The defining purpose of the juvenile justice law is to protect children from the perils of the conventional criminal-justice system. The law aims to reform and rehabilitate instead of penalising and holding children responsible for crimes. There are no personalised rehabilitation programmes for Sewa Kutir’s children, subjecting those from varying backgrounds and problems to a uniform system of treatment and assessment. Kumar, head of the de-addiction centre in Sewa Kutir, told me that the rehabilitation programme suffered from a lack of funds and human resources for aftercare and post-release supervision. The officers at the de-addiction centre also said the lack of funding “ties their hand”.
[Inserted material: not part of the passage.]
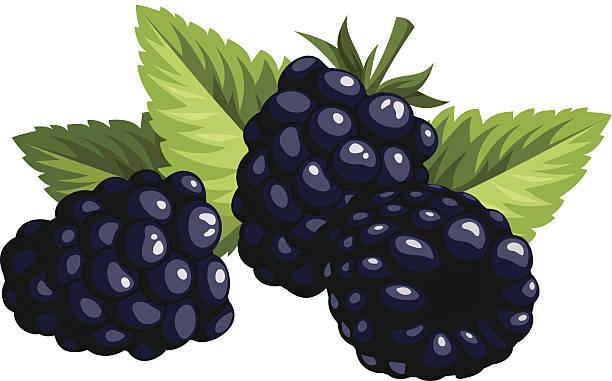 blackberry fruit clipart - photo #17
“We just don’t get enough (money)... carrying out robust post-release supervision work with this kind of budgetary allocation is impossible,” said a senior probation officer at Sewa Kutir. “Therefore, we just focus on keeping these children safe during the duration of their stay and await court orders.”

The Revolving Door of Juvenile Homes

Children who land up at juvenile homes do so after failing various institutions of care and protection: family, friends, and school. But, as we found, under the State’s custody, they continue to be treated like a ‘lost cause’. In the absence of meaningful reformation, Sewa Kutir and other homes are plagued, said experts, by what they term a ‘revolving-door’ phenomenon. The majority of children released from the centre again slip into a cycle of crime and find themselves back to the centre. Some children have been “in-and-out”, said an official, more than five times in two years. Child-rights lawyers Asthana and Kumar said that the present state of juvenile homes in Delhi ended up punishing not just the present of children but their future.